Menurut Heddy Shri Ahimsa Putra, Guru Besar Antropologi UGM, munculnya Sabda Raja menjadi penanda penting perubahan Keraton Yogyakarta. Penghapusan gelar Khalifatullah melenyapkan separuh derajat keistimewaan Yogyakarta. “Masyarakat harus siap melihat Keraton sudah berubah,” kata sang profesor. Dalam pandangan Heddy, sabdaraja berkaitan dengan isu suksesi di Keraton Yogyakarta yang selama ini diriuhkan dengan perdebatan keabsahan sultan perempuan. Tapi, menurut Heddy, masalah ini hanya kelanjutan dari pertentangan antara nilai sistem politik modern dan tradisional yang mengiringi Keraton Yogyakarta sejak era kemerdekaan Indonesia. “Dalam sistem politik modern, gubernur bisa laki-laki dan perempuan, kalau tradisional, sultan harus laki-laki,” katanya.

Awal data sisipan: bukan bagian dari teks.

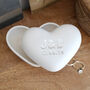 Engraved Initials Pottery Heart, thumbnail 1 of 4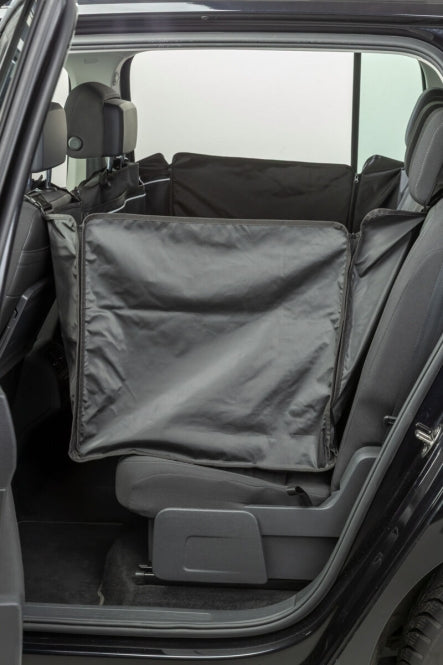 Trixie Auto-Schondecke mit Seitenteilen, teilbar – Schwarz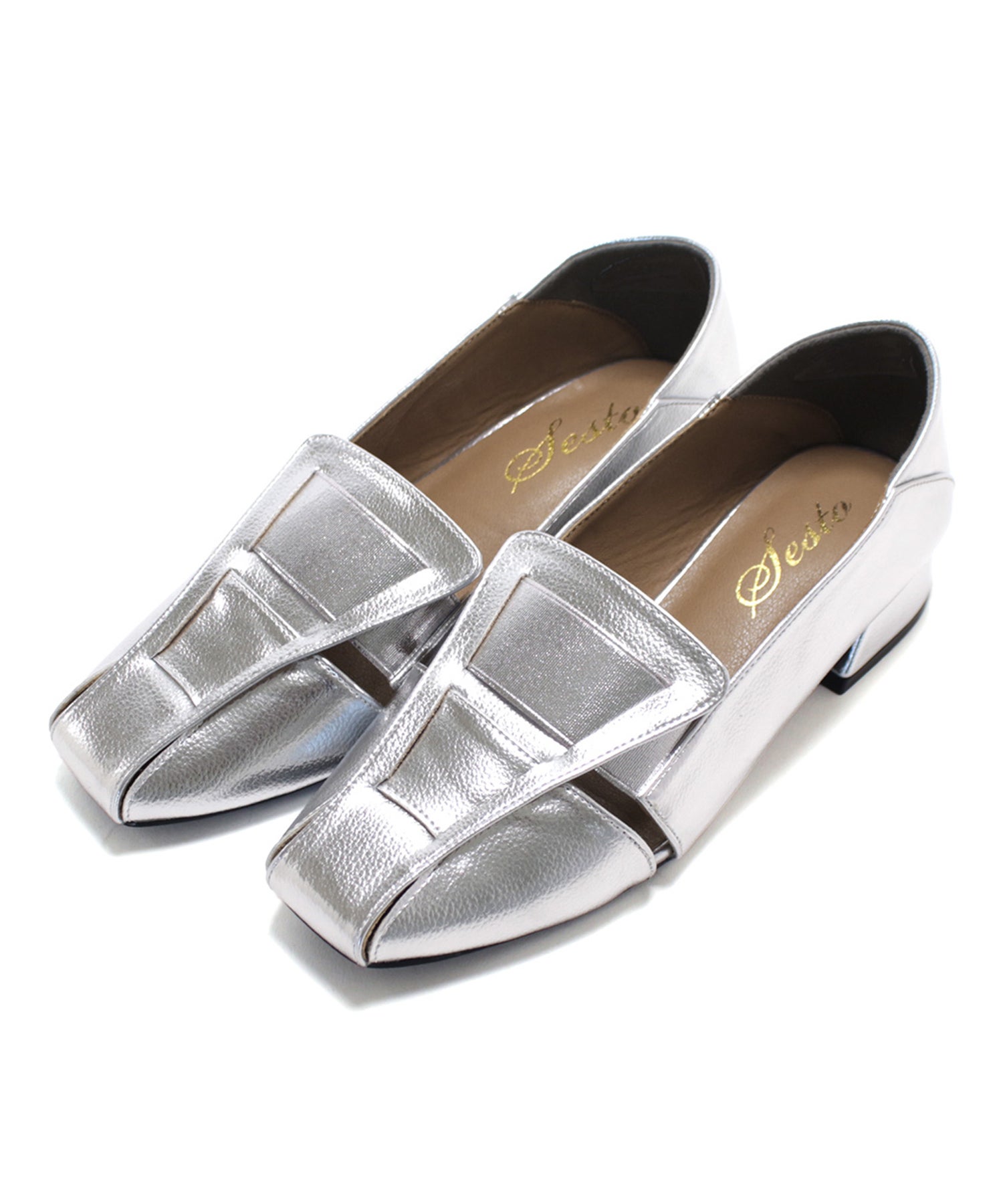 かかと滑り止めジェル付き&スリッパにもなる2Way!幅がゴムで伸縮するフィットパンプス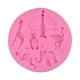 thumbnail image 1 of Molde de silicona para fondant con forma de animal, molde para hacer gelatina de chocolate y caramelo, molde para decoración de tartas y cupcakes (rosa), 1 of 4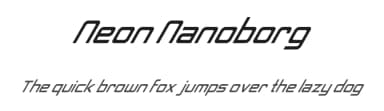 Neon Nanoborg by Hawtpixel — Sans Serif Font — thumbnail 1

Kesultanan, Gubernuran, dan Keistimewaan
Memang kemudian ada juga yang mengaitkan pengangkatan putri sulung Sri Sultan—sebagaimana disabdakan bahwa itu sesuai dawuh Gusti Allah dan para leluhur—menjadi Pangeran Mangkubumi itu tidak lepas dari urusan kuasa dunia. Konon katanya ada suatu ganjalan bagi putri sulung Sultan, yakni peraturan pencalonan gubernur Daerah Istimewa Yogyakarta (DIY) yang menyebutkan gubernur harus dijabat oleh laki-laki. Syarat menjadi gubernur menurut Pasal 18 ayat C dan M Undang-undang Nomor 13 Tahun 2012 tentang Keistimewaan DIY adalah:
Ayat C, bertakhta sebagai Sultan Hamengku Buwono untuk calon Gubernur dan bertahta sebagai Adipati Paku Alam untuk calon Wakil Gubernur.
Ayat M, menyerahkan daftar riwayat hidup yang memuat, antara lain riwayat pendidikan, pekerjaan, saudara kandung, istri, dan anak.
Dan persyaratan itu disetujui DPRD Yogyakarta Maret lalu. Inilah, dari urutan fakta yang dikumpulkan, nyatanya kemudian Sultan langsung mengeluarkan sabdatama pada 6 Maret menyatakan Raja Keraton Yogyakarta bisa saja laki-laki atau perempuan. Semua pihak tentu mengetahui bahwa seluruh anak Sultan adalah perempuan.
Maka tak berlebihan suara dari dalam kesultanan juga lantang. Ini dapat terlihat dari hubungan yang kental bernuansa “di kejauhan kendatipun dekat secara fisik dan berkerabat dalam keluarga keraton. Pada sebuah kesempatan, rombongan adik-adik Sultan yang dipimpin Gusti Bendara Pangeran Haryo (GBPH) Prabukusumo berziarah ke Imogiri memasuki makam almarthum Sri Sultan HB IX. Pada saat yang sama rombongan anak-anak Sultan yang dipimpin Gusti Kanjeng Ratu (GKR) Mangkubumi Hamemayu Hayuning Bawono Langgeng ing Mataram tengah berada di lokasi makam HB I, yang bersebelahan dengan makam HB IX.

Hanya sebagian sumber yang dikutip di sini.